I love libraries. There is no place in the entire world—a seat next to Colin Firth at a dinner party included—that can make me happier. I love the smell, the hush, the way you can get lost for hours and find treasures buried so deep you feel like you are the first one to discover them. Then you find a train ticket stub, or a scrap of a grocery list or a smudged fingerprint that tells you someone else has found this treasure before. I think it’s completely appropriate that libraries are quiet. For me, they have a cathedral-like quality; they are hallowed, sacred temples to books.

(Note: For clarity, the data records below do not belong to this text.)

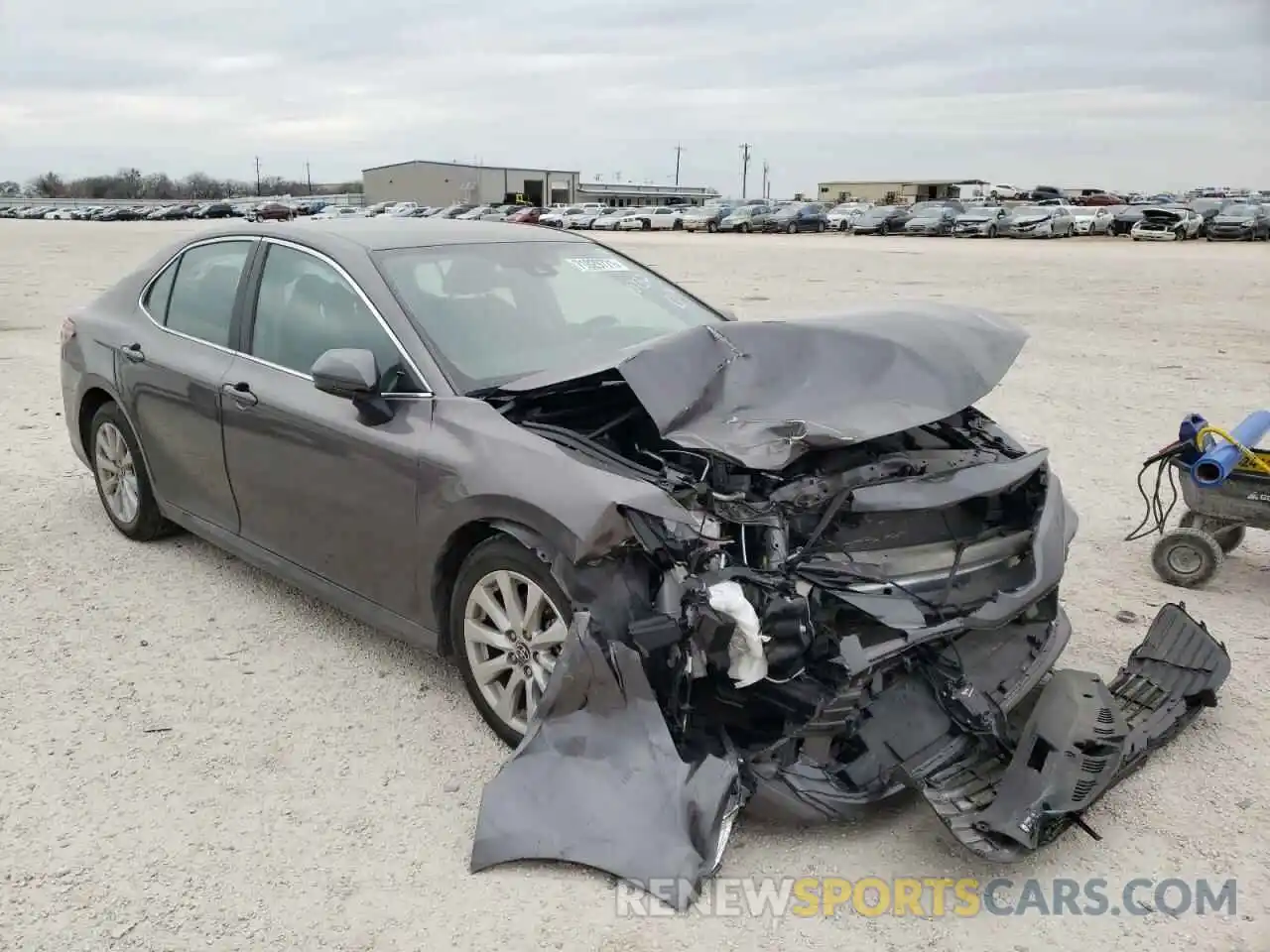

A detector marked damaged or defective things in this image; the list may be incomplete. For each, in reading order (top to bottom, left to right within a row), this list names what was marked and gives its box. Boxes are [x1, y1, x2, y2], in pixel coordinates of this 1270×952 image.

crumpled hood [497, 305, 1031, 469]
crumpled sheet metal [617, 305, 1031, 469]
shattered plastic debris [469, 614, 741, 913]
crumpled sheet metal [472, 614, 741, 913]
damaged gray sedan [62, 219, 1229, 913]
shattered plastic debris [705, 578, 762, 690]
crushed front end [467, 313, 1229, 908]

My cousin works in a library. When she and her associates read my post about how boring I think my life is, she says they all laughed. But what they don’t realize is that I think they have exciting lives. All day long, they get to work with books—ones that are already written, edited, revised, printed and waiting to be read. I don’t know how they get any work done. I would constantly scold patrons: “Go away. Can’t you see I’m reading?” Surrounded by new books every day, old books that I loved when I was four, fourteen or forty, I would be a hopeless librarian. But I’d be a happy one.